EXTRACTED TEXT:
From Engineer to artist:
Talking with one of our Exhibitors
Fleur Thesmar, as an electrical and communication engineer, what brought you to art?
As many self-taught artists, I've been painting and observing things all my life! It's only when I arrived in the USA for a longer period -maybe definitively- that I discovered the very telecommunication technologies I contributed to develop massively in France, internet and smartphones, are unable to do what I expected from them: transmitting an experience of space. I realized that they are a dead end, when it concerns our sight and our imagination. For instance, photographs of San Francisco fail to transmit the immensity of the Bay area and the tormented seismic topography. At that time, I realized that American painting have renewed the ways of describing space, ways that may have been forgotten in Europe during the classical period. For me, it was a transforming time and I decided I would become a painter.
How has your practice evolved over time?

EXERCISE A:
In the exhibitor interview, what does Fleur Thesmar say photographs of San Francisco fail to get across?
EXERCISE B:
Copy out the stretch of the exhibitor interview from "As many self-taught" through "become a painter.".

Records from a dataset:

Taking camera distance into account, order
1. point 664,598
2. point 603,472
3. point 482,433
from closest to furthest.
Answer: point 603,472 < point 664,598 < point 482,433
...
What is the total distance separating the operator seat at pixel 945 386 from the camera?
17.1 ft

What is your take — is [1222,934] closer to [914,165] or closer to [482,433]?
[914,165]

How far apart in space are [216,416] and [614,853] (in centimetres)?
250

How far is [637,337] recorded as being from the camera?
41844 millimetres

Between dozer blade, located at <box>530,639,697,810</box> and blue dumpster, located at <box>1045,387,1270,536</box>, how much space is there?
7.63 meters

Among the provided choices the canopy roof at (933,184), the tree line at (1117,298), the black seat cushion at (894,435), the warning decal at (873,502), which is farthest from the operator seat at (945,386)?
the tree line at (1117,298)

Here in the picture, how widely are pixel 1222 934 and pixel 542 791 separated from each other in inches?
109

EXPECTED OUTPUT A:
They fail to get across the immensity of the Bay area and its tormented seismic topography.

EXPECTED OUTPUT B:
As many self-taught artists, I've been painting and observing things all my life! It's only when I arrived in the USA for a longer period -maybe definitively- that I discovered the very telecommunication technologies I contributed to develop massively in France, internet and smartphones, are unable to do what I expected from them: transmitting an experience of space. I realized that they are a dead end, when it concerns our sight and our imagination. For instance, photographs of San Francisco fail to transmit the immensity of the Bay area and the tormented seismic topography. At that time, I realized that American painting have renewed the ways of describing space, ways that may have been forgotten in Europe during the classical period. For me, it was a transforming time and I decided I would become a painter.